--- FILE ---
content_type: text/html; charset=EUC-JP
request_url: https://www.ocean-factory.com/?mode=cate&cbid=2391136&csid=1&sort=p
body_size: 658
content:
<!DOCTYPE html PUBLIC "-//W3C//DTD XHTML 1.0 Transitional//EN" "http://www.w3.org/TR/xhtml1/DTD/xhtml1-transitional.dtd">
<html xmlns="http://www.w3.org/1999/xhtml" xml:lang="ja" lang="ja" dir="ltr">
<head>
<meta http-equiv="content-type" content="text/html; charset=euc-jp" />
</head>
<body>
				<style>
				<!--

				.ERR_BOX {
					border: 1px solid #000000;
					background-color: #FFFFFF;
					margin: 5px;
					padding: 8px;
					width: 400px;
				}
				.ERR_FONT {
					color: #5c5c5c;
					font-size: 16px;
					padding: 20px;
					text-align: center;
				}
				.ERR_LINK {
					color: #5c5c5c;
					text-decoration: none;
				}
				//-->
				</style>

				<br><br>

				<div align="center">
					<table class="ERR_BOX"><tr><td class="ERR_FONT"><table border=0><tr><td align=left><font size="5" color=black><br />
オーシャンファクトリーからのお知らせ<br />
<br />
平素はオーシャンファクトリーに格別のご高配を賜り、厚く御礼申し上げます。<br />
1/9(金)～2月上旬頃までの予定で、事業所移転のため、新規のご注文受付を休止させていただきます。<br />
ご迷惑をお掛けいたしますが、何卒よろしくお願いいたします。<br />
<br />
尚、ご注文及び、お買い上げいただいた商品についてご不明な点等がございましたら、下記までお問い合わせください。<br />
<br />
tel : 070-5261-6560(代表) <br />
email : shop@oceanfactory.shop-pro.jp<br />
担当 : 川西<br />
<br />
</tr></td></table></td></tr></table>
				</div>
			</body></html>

* * * * * * *

_WORK ORDER_
Each line from the start of the listing through the line with "1/9(金)～2月上旬頃まで" is to be restated verbatim, both ends included.

_EXERCISE RESPONSE_
--- FILE ---
content_type: text/html; charset=EUC-JP
request_url: https://www.ocean-factory.com/?mode=cate&cbid=2391136&csid=1&sort=p
body_size: 658
content:
<!DOCTYPE html PUBLIC "-//W3C//DTD XHTML 1.0 Transitional//EN" "http://www.w3.org/TR/xhtml1/DTD/xhtml1-transitional.dtd">
<html xmlns="http://www.w3.org/1999/xhtml" xml:lang="ja" lang="ja" dir="ltr">
<head>
<meta http-equiv="content-type" content="text/html; charset=euc-jp" />
</head>
<body>
				<style>
				<!--

				.ERR_BOX {
					border: 1px solid #000000;
					background-color: #FFFFFF;
					margin: 5px;
					padding: 8px;
					width: 400px;
				}
				.ERR_FONT {
					color: #5c5c5c;
					font-size: 16px;
					padding: 20px;
					text-align: center;
				}
				.ERR_LINK {
					color: #5c5c5c;
					text-decoration: none;
				}
				//-->
				</style>

				<br><br>

				<div align="center">
					<table class="ERR_BOX"><tr><td class="ERR_FONT"><table border=0><tr><td align=left><font size="5" color=black><br />
オーシャンファクトリーからのお知らせ<br />
<br />
平素はオーシャンファクトリーに格別のご高配を賜り、厚く御礼申し上げます。<br />
1/9(金)～2月上旬頃までの予定で、事業所移転のため、新規のご注文受付を休止させていただきます。<br />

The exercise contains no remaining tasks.